Anita Lindsay, 47 from Troon, was diagnosed with cervical cancer in January 2019 after going for routine cervical screening (smear).
The mum of two always attended cervical screening when invited but often took a while to get round to making an appointment. It was only when she was encouraging her daughter, 24, to go for her first smear that she realised that around a year had passed since she had been invited.
Following her smear test in October 2018, Anita received a letter saying cell changes had been found and she would need to go for a colposcopy (a test to take a closer look at your cervix) and biopsy in December. She was then diagnosed with type 1b1 cervical cancer – an early stage – and further tests showed the cancer hadn’t spread.
Anita, who had just turned 43, said:“I was often late going for my smear test because I’d get in a state about the test itself, but never thought about the results not being okay. I eventually went in the October and got a letter through a few weeks later saying I needed to go in for a colposcopy.
“There was the wait over Christmas for the results and then I got a call saying the consultant wanted to speak with me and I was to bring someone to the hospital, so I knew the news wasn’t going to be good.
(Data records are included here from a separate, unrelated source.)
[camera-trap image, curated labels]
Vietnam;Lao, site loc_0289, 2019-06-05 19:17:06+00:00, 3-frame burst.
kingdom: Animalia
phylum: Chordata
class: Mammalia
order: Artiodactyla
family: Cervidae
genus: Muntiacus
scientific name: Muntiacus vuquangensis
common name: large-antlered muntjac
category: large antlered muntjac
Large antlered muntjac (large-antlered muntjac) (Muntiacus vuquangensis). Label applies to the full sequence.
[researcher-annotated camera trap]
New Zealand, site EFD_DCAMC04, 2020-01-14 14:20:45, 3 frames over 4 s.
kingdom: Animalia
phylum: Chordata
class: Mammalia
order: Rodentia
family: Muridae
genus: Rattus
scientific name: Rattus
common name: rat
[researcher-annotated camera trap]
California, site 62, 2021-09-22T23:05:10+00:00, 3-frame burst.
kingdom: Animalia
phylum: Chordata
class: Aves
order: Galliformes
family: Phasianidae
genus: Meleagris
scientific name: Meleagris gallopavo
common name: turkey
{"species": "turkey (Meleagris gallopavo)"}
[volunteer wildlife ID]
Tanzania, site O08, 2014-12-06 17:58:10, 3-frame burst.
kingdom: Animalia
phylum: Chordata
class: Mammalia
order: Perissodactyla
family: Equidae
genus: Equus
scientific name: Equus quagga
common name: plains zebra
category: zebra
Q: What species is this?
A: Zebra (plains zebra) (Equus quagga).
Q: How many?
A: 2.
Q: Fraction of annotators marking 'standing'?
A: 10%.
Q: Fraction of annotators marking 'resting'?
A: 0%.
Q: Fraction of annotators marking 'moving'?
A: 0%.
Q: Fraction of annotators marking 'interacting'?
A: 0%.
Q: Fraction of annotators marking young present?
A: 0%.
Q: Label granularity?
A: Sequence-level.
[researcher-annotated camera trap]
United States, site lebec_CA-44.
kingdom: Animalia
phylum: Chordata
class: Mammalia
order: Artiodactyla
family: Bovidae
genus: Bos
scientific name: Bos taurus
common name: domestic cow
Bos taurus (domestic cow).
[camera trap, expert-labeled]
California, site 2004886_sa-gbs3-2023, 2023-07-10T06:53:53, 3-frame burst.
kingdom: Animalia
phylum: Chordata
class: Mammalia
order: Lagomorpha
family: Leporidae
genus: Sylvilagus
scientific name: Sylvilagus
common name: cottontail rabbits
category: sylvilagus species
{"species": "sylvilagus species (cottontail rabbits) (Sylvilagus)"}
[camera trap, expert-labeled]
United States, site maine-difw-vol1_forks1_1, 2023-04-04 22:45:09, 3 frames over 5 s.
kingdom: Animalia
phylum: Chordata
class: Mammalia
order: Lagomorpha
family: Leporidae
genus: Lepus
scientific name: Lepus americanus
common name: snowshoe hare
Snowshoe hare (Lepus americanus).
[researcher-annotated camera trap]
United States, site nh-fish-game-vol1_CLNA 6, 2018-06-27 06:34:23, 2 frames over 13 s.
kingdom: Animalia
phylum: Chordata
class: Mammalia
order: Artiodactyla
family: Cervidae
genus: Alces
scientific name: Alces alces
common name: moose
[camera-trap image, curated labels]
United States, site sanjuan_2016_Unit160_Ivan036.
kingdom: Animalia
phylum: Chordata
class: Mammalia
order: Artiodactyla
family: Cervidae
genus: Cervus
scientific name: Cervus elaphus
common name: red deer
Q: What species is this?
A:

“Being told I had cancer was really strange. I took a friend who has been through another type of cancer for support, and I remember her saying I was very calm and matter of fact at that point. I just wanted to know what I had and what I needed to do to get it removed. The hard bit was thinking about going home and telling the kids, my mum and my sister .
“I was told it was an early stage cancer, and that treatment would involve a radical hysterectomy and lymph node removal to check it hadn’t spread. ”
Not long before her surgery, Anita opted for a full hysterectomy, involving the removal of her ovaries, as she was keen to minimise any future risk of cancer returning. Surgery went ahead in March 2019 and tests showed Anita’s lymph nodes were clear, meaning she was given the all clear from cancer in April.
Anita said:“I had not long qualified as a nurse and I wanted to work right up to the surgery as I just wanted to keep things as normal as possible for me and my family.
“I asked what the chances were of developing ovarian cancer, and was told two per cent – but that was two per cent too much for me so I opted for a full hysterectomy which put me into surgical menopause.
“The worst bit by far was waiting for my surgery. Until I had my MRI I didn’t know how bad it was and was trying to keep a brave face on it for everyone, especially my kids.”
Anita expected to have a few weeks off work but ended up taking around six months as she struggled with the impact of her diagnosis and surgery.
She said:“I was really distressed by it all afterwards. I was recovering from surgery, not really coping that well mentally and had heightened anxiety. I suppose it was the combination of all those things, plus dealing with the effects of surgical menopause.
“I had always exercised and that was the one thing that helped my mental health. It was tough to get back into it post-surgery, but, when I did, it really helped me get my strength back physically and mentally - and having the support of my team from work really helped build my confidence back up.
“My family and friends were a brilliant support. My partner Kris had testicular cancer when we met nine years ago, so he completely understood and was there for me throughout.”
Speaking about the impact of her diagnosis and treatment, Anita said:
“My friend who has been through cancer said things would never be the same – there is life before cancer and after cancer - and she’s completely right. My outlook has changed, I don’t worry about the small stuff and I feel stronger. I’ve tried to slow down and focus on the things that are important to me and my family.
“I think we’re all a lot closer because of it. I don’t really care about anything else as much as my family now.
“I always remember the year I got diagnosed was busy with holidays and festivals. I said yes to everything, and I felt very grateful we’d had those experiences without knowing what was ahead – and we’ve tried to keep that going.”During her treatment, a Macmillan nurse told Anita about Jo’s Trust where she found information and experiences others had shared helpful.
Anita said:“I’d encourage everyone to go for their smear test. I was around a year late booking my smear test appointment so I was so fortunate that it was found at an early stage. It’s easy to put off, but I’d say that ten minute test is nothing compared to what you could be going through. It could save your life.
“My sister and a few of my friends went for their smear tests on the back of me being diagnosed, which was great. If what happened to me can help somebody get checked, that can only be a positive thing.”